Todas tienen cerraduras muy sencillas, que se pueden abrir fácilmente. Nadie teme los robos porque no hay propiedad privada y nadie posee objetos de especial valor.
Todas las casas tienen jardines especialmente cuidados. Existe cierta competitividad por tener los mejores jardines. Cada 10 años las casas cambian de moradores por sorteo.
Con este planteamiento del tema, Moro evita distintos problemas:
Las envidias producidas por la calidad de las viviendas. La inseguridad interna derivada de los robos y los saqueos, La falta de cuidado de los edificios y la dejadez de los espacios verdes, la socialización de los espacios.
Agricultura y ganadería.
Todos los habitantes de Utopía son expertos en los trabajos del campo.
Aprenden dichas labores en la escuela, realizando prácticas en las afueras de las ciudades.
Tanto las mujeres como los hombres trabajan en el campo, cultivando el terreno, cuidando ganado o talando árboles. El trabajo en el campo es rotativo, en turnos de dos años. Para mejorar la productividad, utilizan todo tipo de utensilios.

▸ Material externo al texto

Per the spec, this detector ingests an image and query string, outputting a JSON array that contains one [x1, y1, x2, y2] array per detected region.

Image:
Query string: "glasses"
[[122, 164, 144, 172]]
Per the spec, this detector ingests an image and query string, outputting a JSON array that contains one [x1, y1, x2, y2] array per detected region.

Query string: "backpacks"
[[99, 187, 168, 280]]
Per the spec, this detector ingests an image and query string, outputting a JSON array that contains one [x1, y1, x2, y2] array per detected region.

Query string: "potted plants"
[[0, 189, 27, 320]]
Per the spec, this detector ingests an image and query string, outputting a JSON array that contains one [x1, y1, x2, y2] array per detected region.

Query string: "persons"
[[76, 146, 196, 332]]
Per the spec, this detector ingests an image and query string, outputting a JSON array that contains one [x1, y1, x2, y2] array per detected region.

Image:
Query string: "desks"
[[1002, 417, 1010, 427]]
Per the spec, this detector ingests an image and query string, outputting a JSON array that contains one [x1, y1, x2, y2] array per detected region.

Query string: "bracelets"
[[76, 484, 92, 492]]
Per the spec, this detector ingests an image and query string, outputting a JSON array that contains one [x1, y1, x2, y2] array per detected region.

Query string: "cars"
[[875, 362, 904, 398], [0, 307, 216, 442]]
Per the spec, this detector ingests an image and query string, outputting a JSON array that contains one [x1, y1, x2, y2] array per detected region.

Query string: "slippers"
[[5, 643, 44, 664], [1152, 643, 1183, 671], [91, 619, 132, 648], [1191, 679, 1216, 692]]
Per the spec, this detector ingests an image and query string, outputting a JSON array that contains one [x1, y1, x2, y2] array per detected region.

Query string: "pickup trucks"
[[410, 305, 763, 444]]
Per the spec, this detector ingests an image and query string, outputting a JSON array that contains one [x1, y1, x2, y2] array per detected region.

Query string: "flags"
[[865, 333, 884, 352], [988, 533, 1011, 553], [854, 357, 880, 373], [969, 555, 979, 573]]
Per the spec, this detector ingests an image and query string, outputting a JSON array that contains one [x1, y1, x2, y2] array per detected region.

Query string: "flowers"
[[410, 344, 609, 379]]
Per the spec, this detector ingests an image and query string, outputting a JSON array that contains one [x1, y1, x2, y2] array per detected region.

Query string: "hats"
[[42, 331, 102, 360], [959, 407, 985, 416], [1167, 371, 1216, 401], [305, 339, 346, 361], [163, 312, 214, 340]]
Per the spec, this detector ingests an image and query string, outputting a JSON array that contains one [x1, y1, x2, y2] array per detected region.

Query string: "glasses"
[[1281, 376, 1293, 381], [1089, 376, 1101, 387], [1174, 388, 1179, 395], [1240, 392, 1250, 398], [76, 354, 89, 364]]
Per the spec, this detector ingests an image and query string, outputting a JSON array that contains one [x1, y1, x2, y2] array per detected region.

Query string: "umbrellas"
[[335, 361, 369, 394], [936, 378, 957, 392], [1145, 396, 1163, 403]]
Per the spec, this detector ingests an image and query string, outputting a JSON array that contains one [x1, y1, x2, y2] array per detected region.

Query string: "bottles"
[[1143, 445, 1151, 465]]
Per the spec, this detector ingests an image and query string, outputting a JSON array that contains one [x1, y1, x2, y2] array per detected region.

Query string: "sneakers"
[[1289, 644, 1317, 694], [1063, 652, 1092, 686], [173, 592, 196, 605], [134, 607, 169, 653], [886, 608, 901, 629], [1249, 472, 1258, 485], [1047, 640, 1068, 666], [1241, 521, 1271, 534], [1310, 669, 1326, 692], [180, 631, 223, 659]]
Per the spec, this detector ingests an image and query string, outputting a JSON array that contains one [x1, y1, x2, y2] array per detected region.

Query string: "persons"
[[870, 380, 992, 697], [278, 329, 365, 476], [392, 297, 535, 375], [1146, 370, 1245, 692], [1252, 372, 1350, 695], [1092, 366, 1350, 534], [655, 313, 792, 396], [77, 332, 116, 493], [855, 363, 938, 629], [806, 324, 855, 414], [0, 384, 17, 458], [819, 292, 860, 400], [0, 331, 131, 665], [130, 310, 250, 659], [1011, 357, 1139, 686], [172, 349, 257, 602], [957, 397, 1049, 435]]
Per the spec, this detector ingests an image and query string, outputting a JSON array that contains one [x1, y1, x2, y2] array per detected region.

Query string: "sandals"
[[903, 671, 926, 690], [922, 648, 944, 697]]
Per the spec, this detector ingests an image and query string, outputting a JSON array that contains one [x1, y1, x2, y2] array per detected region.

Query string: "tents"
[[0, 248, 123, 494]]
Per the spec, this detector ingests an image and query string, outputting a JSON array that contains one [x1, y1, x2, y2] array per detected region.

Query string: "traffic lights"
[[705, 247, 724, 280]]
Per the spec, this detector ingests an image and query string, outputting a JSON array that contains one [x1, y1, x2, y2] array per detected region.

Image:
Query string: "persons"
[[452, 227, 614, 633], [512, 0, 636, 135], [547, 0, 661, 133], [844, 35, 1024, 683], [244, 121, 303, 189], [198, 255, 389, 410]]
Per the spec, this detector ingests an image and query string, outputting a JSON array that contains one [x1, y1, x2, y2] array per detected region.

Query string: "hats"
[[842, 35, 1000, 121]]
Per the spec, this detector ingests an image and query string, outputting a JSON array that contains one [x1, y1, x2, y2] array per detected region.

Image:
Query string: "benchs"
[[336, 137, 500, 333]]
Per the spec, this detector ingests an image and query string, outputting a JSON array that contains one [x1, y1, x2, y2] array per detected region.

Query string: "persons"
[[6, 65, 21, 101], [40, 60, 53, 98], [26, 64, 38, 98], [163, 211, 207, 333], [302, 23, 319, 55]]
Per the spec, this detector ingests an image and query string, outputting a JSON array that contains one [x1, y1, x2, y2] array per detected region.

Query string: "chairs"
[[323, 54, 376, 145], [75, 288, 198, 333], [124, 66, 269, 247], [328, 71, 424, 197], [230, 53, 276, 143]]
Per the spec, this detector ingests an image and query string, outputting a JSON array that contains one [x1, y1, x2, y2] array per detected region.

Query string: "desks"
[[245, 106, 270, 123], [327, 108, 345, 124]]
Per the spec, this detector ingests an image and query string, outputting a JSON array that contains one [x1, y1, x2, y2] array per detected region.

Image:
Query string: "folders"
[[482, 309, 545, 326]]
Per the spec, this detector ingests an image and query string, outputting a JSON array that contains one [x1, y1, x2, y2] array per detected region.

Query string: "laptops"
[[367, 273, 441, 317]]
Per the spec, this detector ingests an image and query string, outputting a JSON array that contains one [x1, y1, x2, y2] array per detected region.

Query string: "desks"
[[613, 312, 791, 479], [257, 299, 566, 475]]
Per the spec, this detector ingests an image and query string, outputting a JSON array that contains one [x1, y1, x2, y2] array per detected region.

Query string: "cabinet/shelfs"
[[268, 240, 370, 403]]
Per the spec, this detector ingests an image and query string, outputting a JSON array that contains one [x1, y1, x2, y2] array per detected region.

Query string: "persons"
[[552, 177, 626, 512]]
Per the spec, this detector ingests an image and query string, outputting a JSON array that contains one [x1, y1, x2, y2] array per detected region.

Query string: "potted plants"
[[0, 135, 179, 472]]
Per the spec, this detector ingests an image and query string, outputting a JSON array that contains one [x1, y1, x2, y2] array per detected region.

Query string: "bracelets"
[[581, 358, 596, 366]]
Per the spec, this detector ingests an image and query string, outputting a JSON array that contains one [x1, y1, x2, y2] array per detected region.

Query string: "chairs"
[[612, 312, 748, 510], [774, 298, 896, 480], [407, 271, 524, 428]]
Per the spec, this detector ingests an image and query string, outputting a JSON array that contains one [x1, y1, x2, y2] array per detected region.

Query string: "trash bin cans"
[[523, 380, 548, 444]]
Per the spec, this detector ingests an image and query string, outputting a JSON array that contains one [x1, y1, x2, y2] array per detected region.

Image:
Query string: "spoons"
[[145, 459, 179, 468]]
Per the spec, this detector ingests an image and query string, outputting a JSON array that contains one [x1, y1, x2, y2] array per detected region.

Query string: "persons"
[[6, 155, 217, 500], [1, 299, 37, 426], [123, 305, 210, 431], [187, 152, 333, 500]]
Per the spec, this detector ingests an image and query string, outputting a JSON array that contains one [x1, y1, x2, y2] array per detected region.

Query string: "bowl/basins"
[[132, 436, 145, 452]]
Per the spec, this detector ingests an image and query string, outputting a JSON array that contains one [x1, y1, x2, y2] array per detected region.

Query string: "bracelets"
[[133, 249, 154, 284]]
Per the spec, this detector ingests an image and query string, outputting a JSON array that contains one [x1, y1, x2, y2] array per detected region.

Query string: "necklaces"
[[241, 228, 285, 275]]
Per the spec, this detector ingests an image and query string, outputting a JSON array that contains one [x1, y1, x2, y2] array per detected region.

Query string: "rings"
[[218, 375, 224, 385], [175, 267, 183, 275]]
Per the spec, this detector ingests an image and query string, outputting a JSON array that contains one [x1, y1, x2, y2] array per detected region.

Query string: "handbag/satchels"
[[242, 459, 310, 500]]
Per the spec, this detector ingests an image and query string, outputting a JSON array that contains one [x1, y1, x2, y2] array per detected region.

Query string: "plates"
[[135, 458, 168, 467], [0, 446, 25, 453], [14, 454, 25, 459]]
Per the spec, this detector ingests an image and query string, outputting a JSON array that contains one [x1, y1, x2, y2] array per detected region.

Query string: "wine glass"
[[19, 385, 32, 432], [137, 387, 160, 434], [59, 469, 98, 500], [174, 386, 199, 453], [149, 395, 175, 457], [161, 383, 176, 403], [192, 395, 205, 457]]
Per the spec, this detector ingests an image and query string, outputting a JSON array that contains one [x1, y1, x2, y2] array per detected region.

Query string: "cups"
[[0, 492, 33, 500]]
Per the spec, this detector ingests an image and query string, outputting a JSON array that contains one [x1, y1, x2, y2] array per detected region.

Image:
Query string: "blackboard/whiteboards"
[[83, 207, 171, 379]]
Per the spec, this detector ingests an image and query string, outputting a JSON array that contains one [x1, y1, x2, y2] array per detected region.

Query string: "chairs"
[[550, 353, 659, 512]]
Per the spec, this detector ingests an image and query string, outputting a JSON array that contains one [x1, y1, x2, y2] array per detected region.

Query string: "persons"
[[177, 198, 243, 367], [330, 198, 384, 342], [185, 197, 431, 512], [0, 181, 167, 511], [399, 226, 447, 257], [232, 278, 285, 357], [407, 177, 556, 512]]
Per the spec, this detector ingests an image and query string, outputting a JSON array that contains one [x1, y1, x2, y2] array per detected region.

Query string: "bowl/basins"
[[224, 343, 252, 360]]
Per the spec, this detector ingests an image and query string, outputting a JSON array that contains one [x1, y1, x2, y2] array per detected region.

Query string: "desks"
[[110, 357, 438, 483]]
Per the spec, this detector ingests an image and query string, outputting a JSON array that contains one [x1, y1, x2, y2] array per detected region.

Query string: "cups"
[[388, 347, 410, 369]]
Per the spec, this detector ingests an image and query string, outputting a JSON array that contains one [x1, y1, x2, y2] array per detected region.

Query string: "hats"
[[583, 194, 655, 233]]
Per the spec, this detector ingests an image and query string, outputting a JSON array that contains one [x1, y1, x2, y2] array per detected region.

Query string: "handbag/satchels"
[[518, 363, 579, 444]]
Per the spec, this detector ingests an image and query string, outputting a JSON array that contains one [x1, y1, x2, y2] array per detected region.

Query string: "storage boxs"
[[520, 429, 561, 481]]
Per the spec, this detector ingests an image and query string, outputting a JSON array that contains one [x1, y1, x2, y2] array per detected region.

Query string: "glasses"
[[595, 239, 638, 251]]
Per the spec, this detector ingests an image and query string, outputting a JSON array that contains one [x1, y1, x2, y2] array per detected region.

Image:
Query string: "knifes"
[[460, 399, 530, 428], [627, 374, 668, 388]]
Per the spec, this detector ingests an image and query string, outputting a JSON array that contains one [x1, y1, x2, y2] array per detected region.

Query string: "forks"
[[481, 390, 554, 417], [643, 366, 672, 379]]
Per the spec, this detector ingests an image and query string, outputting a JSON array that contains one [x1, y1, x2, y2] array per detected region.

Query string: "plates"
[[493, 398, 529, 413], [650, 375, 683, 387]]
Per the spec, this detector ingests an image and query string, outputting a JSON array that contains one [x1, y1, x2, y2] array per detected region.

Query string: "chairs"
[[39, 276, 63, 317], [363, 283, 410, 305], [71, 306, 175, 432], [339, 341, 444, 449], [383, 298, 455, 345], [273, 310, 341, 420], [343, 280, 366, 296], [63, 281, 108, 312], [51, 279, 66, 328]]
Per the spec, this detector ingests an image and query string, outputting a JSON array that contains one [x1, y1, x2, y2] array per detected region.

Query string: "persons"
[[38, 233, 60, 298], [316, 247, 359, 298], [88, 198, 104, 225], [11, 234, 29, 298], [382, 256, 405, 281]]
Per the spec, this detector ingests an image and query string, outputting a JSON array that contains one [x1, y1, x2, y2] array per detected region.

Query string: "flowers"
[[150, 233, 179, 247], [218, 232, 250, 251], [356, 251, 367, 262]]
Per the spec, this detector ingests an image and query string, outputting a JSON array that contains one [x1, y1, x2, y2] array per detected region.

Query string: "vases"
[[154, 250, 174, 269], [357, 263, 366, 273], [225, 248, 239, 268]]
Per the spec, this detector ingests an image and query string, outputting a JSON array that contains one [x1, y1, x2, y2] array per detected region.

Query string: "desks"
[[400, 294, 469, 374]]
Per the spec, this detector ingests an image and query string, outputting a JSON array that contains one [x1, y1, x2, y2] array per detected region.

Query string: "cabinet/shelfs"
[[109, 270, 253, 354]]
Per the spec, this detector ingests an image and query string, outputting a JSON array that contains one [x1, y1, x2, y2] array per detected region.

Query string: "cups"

La agricultura proporciona todo lo necesario para el consumo autosuficiente. Los métodos de trabajo permiten la obtención de excedentes todos los años. No hay propiedad privada de la tierra, por lo que el Estado es el propietario tanto de la tierra como de los productos recogidos.
Tomás Moro presta una especial atención al trabajo del campo al explicar el modelo económico de Utopía:
Resalta la necesidad de formación desde la infancia.
Formaliza un sistema de turnos para compartir la dureza del trabajo agropecuario, reconoce la utilidad de la tecnología para incrementar los rendimientos agrícolas, en su mundo ideal, no necesita importar grano, sino que produce excedentes comercializables.
El  pueblo es el propietario de la tierra, los medios de producción y los productos.
El Trabajo.
En Utopía trabajan tanto las mujeres como los hombres. Estos realizan trabajos más duros que aquellas. Junto a los trabajos del campo, los niños tienden a aprender los oficios artesanales de sus padres.
No obstante, si quieren aprender otro oficio diferente, pasan en adopción a otra familia, bajo la supervisión de un magistrado.
Los ciudadanos pueden aprender tantos oficios como quieran. En Utopía, se ocupan de mantener el pleno empleo, por lo que no hay vagabundos.
La jornada laboral es de 6 horas diarias, en turnos de 3 horas de mañana y tarde; tiempo suficiente para producir excedentes.
Los utópicos suelen ocupar el tiempo de ocio escuchando música, leyendo literatura, asistiendo a tertulias o participando en juegos de habilidad. También hay utópicos que prefieren seguir trabajando fuera de su horario laboral.
El trabajo no es retribuido con dinero, ya que no existe en Utopía. El ocio tampoco cuesta nada.
Los únicos que tienen el privilegio de no trabajar en Utopía son los estudiantes, cuya misión es prepararse para convertirse en embajadores, sacerdotes, magistrados o, incluso, príncipes.
Es curiosa la concepción del trabajo de Moro: Reduce la jornada laboral a 6 horas diarias, y piensa que con apoyo tecnológico y motivación es tiempo suficiente para producir excedentes.
Relaciona el aprendizaje de oficios con la vida familiar, siendo excesivo en el tema de las adopciones. En Utopía existe el pleno empleo.
El trabajo no es remunerado con dinero, el ocio es gratuito.